▶ **Task objective**
Report every line below that holds the word "interface".

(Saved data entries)
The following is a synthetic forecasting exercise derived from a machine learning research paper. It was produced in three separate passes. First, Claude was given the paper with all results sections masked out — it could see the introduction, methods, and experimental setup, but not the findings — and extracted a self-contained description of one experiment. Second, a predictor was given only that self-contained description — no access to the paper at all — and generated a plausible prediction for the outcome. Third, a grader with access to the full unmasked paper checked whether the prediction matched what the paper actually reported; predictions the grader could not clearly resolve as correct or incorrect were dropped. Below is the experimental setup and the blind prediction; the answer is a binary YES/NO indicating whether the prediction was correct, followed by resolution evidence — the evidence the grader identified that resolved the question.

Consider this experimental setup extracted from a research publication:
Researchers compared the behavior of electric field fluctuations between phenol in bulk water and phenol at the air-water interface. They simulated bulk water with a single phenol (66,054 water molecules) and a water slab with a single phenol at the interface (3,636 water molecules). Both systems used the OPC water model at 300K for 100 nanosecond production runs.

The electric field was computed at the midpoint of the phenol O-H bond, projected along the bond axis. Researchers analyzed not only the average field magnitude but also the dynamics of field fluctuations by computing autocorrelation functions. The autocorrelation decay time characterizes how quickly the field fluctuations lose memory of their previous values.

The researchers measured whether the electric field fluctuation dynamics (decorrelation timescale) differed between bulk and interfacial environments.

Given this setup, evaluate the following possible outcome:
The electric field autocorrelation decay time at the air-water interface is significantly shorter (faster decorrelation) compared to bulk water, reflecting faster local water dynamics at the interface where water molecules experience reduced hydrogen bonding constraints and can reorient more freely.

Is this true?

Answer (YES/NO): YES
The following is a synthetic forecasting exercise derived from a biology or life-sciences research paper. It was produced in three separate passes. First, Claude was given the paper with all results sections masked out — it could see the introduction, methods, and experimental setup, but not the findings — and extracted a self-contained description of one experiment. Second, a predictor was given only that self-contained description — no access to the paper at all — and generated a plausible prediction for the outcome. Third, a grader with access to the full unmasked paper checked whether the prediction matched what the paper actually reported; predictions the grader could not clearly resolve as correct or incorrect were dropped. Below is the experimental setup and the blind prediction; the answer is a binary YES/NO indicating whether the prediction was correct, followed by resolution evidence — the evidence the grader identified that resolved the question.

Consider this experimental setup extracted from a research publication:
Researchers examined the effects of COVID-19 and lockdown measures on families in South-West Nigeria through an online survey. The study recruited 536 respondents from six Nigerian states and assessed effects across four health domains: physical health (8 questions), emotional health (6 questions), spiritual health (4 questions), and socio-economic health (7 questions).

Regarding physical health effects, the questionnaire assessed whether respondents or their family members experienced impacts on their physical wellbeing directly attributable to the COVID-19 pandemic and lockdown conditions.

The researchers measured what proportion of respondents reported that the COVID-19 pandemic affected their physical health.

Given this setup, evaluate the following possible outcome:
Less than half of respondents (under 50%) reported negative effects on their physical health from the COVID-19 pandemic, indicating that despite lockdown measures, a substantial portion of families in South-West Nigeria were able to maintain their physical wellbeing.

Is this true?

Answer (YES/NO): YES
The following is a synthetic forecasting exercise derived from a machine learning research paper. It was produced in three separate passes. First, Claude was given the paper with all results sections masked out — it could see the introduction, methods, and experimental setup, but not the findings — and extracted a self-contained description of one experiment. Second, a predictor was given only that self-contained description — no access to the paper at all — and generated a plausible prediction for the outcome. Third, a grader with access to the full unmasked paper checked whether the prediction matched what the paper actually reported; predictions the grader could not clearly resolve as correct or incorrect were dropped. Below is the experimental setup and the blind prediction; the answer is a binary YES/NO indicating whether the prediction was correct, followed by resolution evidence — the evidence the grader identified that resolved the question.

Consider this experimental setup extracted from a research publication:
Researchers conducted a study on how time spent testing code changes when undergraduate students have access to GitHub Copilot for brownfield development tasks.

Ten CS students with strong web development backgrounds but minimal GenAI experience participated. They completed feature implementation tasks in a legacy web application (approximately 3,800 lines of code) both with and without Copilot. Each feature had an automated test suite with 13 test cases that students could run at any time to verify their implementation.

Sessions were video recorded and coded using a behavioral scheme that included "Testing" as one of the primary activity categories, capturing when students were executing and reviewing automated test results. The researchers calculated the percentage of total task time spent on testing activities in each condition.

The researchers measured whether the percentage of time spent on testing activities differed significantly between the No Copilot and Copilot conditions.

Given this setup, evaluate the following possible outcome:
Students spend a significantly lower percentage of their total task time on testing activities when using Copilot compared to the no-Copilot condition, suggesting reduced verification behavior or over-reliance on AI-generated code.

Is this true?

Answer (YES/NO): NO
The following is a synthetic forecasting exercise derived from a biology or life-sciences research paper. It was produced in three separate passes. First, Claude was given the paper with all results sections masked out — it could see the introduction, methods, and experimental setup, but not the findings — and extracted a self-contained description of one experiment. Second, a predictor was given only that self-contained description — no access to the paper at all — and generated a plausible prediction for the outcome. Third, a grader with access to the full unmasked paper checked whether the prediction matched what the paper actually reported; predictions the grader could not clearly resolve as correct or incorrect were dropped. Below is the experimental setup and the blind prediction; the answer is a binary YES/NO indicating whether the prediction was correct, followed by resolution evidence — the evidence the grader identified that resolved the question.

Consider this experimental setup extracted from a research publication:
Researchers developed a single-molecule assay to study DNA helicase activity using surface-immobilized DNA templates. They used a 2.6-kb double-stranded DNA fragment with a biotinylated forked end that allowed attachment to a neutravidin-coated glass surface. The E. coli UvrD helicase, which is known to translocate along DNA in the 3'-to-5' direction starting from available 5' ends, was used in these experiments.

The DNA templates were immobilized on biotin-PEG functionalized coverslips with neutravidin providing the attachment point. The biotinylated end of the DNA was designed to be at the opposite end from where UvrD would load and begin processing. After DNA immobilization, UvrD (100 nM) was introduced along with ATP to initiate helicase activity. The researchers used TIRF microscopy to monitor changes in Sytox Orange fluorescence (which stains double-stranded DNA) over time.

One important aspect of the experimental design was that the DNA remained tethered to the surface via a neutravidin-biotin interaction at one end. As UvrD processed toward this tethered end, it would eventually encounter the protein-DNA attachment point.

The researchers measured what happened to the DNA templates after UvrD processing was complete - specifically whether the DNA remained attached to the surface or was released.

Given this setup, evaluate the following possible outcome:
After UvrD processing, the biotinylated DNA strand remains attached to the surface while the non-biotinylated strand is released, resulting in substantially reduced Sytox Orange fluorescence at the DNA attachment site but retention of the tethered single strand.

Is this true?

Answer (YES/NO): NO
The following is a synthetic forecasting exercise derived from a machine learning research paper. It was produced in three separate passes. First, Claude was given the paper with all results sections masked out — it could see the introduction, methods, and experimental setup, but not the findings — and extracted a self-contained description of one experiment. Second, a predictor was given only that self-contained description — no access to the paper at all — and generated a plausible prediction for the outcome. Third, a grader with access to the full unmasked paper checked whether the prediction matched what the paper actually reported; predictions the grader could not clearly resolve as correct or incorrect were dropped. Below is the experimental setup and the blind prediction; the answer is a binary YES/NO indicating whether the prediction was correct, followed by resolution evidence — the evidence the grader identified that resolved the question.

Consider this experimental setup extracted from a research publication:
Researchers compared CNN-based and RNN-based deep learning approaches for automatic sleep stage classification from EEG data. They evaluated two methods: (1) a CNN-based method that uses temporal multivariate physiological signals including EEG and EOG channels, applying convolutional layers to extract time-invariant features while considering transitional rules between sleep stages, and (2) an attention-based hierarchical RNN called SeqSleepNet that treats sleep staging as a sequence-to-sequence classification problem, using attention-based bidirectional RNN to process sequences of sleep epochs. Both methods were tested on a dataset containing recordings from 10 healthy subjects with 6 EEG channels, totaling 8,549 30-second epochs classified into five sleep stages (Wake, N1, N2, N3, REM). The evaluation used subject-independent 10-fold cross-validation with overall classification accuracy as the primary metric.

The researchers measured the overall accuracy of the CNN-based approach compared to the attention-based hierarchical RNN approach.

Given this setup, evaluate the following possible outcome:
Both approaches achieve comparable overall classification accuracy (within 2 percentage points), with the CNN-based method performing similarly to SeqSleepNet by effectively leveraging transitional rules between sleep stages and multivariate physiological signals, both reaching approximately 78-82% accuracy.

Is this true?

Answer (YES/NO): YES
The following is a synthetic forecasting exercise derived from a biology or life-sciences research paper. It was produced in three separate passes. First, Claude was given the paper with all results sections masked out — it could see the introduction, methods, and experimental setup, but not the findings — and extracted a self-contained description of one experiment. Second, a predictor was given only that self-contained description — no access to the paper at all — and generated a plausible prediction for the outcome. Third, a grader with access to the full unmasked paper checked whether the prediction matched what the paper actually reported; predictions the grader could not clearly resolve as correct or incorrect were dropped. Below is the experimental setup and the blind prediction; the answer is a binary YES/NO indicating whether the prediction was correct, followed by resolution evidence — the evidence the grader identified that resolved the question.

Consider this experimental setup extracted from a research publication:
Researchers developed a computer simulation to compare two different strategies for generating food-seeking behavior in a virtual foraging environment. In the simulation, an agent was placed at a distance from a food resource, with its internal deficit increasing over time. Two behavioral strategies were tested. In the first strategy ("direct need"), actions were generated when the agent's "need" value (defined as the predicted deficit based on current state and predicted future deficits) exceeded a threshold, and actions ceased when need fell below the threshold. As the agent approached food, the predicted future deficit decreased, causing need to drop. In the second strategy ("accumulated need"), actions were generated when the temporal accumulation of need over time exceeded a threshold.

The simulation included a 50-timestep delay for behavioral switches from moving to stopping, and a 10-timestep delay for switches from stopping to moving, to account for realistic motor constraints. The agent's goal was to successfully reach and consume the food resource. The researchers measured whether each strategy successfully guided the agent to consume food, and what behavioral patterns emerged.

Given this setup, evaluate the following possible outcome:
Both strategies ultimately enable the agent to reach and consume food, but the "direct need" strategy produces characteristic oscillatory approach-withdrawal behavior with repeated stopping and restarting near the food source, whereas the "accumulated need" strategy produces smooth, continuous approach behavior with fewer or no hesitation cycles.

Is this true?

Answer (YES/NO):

▶ **Problem solution**
Researchers compared the behavior of electric field fluctuations between phenol in bulk water and phenol at the air-water interface. They simulated bulk water with a single phenol (66,054 water molecules) and a water slab with a single phenol at the interface (3,636 water molecules). Both systems used the OPC water model at 300K for 100 nanosecond production runs.
The electric field autocorrelation decay time at the air-water interface is significantly shorter (faster decorrelation) compared to bulk water, reflecting faster local water dynamics at the interface where water molecules experience reduced hydrogen bonding constraints and can reorient more freely.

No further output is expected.